巨人 仲良しコンビで首位タイ浮上 粘投の井上に笹原満塁一掃打で9勝目プレゼント 並んでお立ち台「うれしいっす」と笹原
「巨人3-1広島」(20日、東京ドーム)
二人でお立ち台から見る景色は格別だった。巨人はマウンド上で踏ん張った井上温大投手と、一振りで3点を生み出した笹原操希外野手が並んで立つ。「(井上と立てたことが)うれしいっす」。寮生の時から親交のある先輩左腕のキャリアハイとなる9勝目をお膳立てし、投打のヒーローでスポットライトを浴びた。

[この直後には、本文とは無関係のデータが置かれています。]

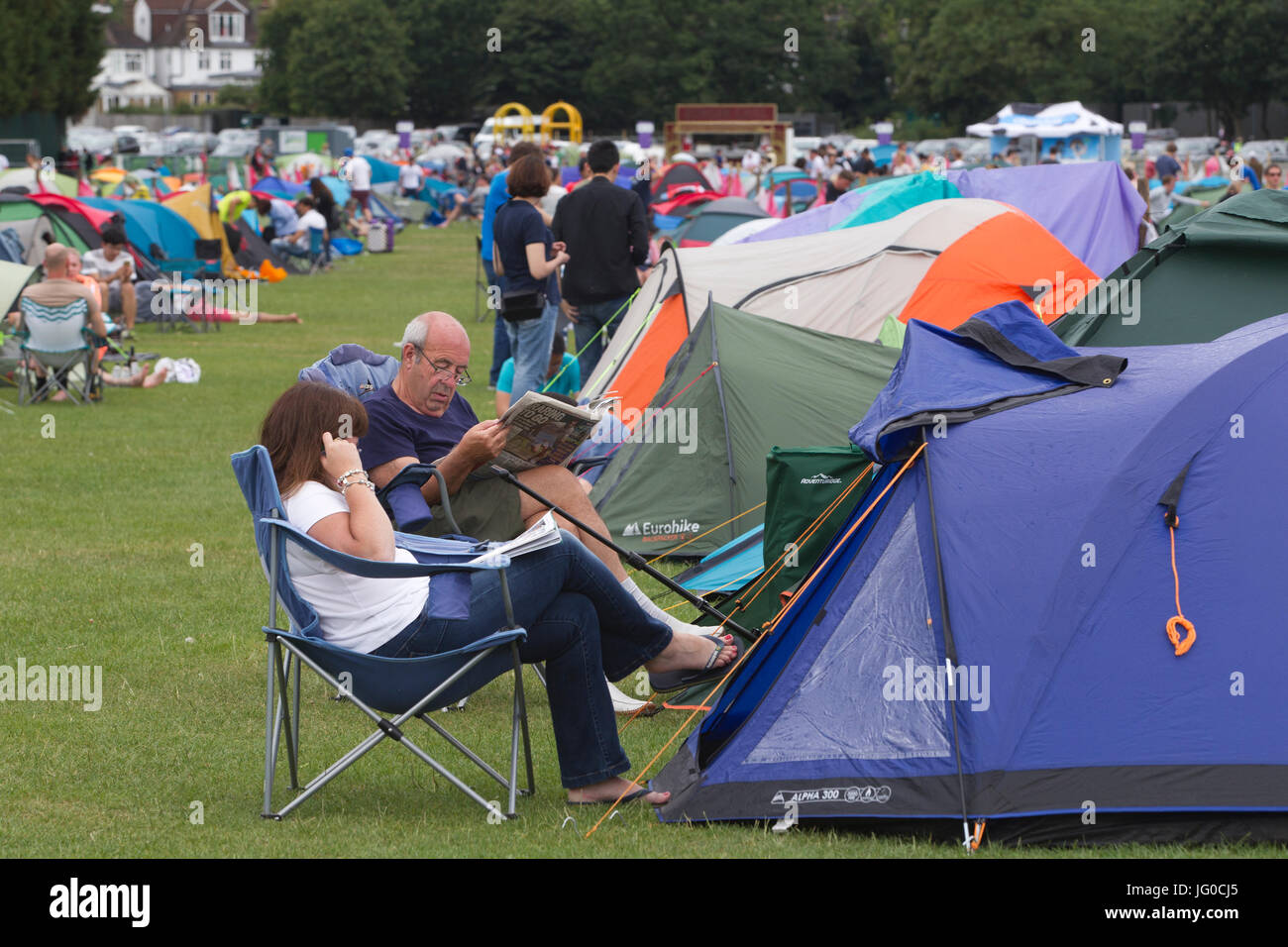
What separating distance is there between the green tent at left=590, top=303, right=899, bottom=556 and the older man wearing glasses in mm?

立ち上がりに先制ソロを許した井上だったが、二回のピンチを踏ん張って流れをつかんだ。「投げ急がないように」と自分自身に言い聞かせながら間合いを作る。踏ん張り続けた六回2死満塁から、笹原が走者一掃の適時二塁打で試合をひっくり返し、逃げ切った。
5日の中日戦も投打で主役になったが…。“すれ違った”まま、はや2週間がたとうとしていた。決勝弾で7勝目をプレゼントしてくれた笹原へ、井上は「打ってくれてありがとう」と名古屋駅でお弁当を購入。一方で笹原は「まだ(リクエストを)聞かれてもいない」とこの日に改めて催促だ。ほほ笑ましい行き違いも、二人にとっては原動力なのかもしれない。
これで阪神と並んで首位タイに浮上した。若き力が相乗効果を生み、チームをさらに上昇気流に乗せていく。